L'infortunistica spiegata da Giulio Marchesoni: la responsabilità per un infortunio non viene meno in presenza di un preposto /VIDEO

La Cassazione, con la sentenza 5415 del Gennaio di quest’anno ha sostenuto che le funzioni di preposto non determinano un trasferimento di funzione con esonero della responsabilità a favore del datore di lavoro, ma comportano l’assunzione di una autonoma posizione di garanzia che concorre con quella propria del datore.

II datore di lavoro per la Corte d’Appello era stato considerato responsabile del reato di lesioni colpose, a seguito di un sinistro, con violazione delle disposizioni in materia di prevenzione degli infortuni per non avere adottato le misure necessarie affinché le attrezzature fossero installate ed utilizzate in conformità alle istruzioni d’uso e fossero sottoposte a idonea manutenzione.
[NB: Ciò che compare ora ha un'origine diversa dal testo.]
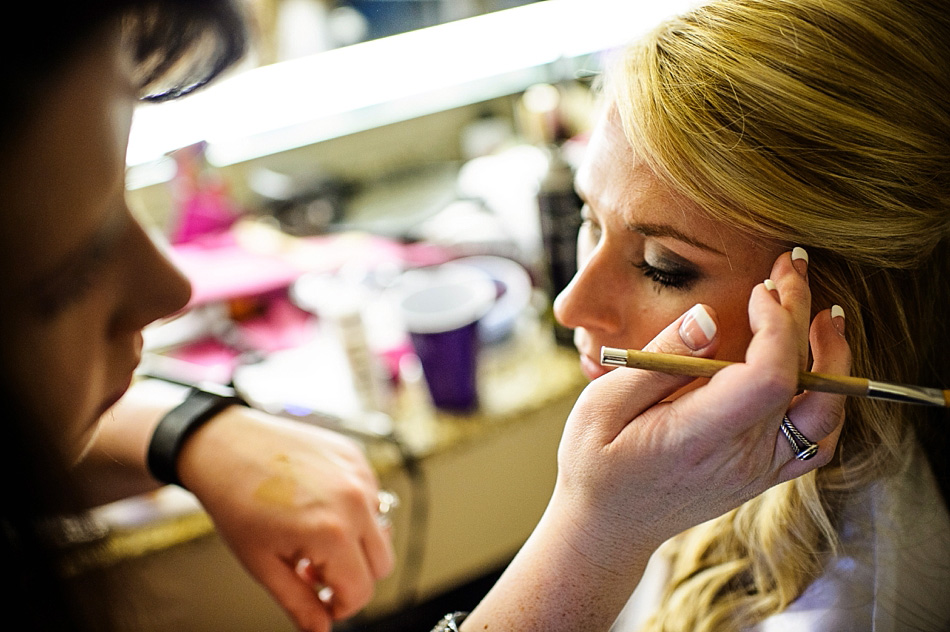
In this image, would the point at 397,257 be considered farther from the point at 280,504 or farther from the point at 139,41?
the point at 139,41

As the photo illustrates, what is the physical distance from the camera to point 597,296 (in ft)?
1.94

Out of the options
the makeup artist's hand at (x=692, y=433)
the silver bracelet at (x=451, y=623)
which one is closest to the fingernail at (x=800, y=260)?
the makeup artist's hand at (x=692, y=433)

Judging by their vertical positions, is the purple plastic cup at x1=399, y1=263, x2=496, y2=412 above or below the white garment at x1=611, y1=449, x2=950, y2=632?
above

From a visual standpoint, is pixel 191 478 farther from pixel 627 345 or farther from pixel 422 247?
pixel 422 247

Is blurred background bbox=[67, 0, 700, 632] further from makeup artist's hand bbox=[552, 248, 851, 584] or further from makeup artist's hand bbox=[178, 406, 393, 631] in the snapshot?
makeup artist's hand bbox=[552, 248, 851, 584]

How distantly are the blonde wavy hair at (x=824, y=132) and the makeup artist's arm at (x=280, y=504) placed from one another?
1.37 ft

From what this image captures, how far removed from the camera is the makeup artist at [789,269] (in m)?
0.48

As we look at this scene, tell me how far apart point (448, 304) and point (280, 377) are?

Il datore di lavoro aveva sostenuto che la sua responsabilità fosse venuta meno a causa della presenza nella organizzazione aziendale di un soggetto preposto al controllo della sicurezza nelle attività di installazione ed utilizzazione dei macchinari.

Le disposizioni del testo unico sulla sicurezza, ha sottolineato la Cassazione rigettando il ricorso del datore di lavoro, si rivolgono primariamente al datore di lavoro. Egli rappresenta la massima espressione della rappresentanza e della operatività dell’azienda e a lui compete l’obbligo di procedere alla valutazione dei rischi e all’adozione delle relative misure di prevenzione.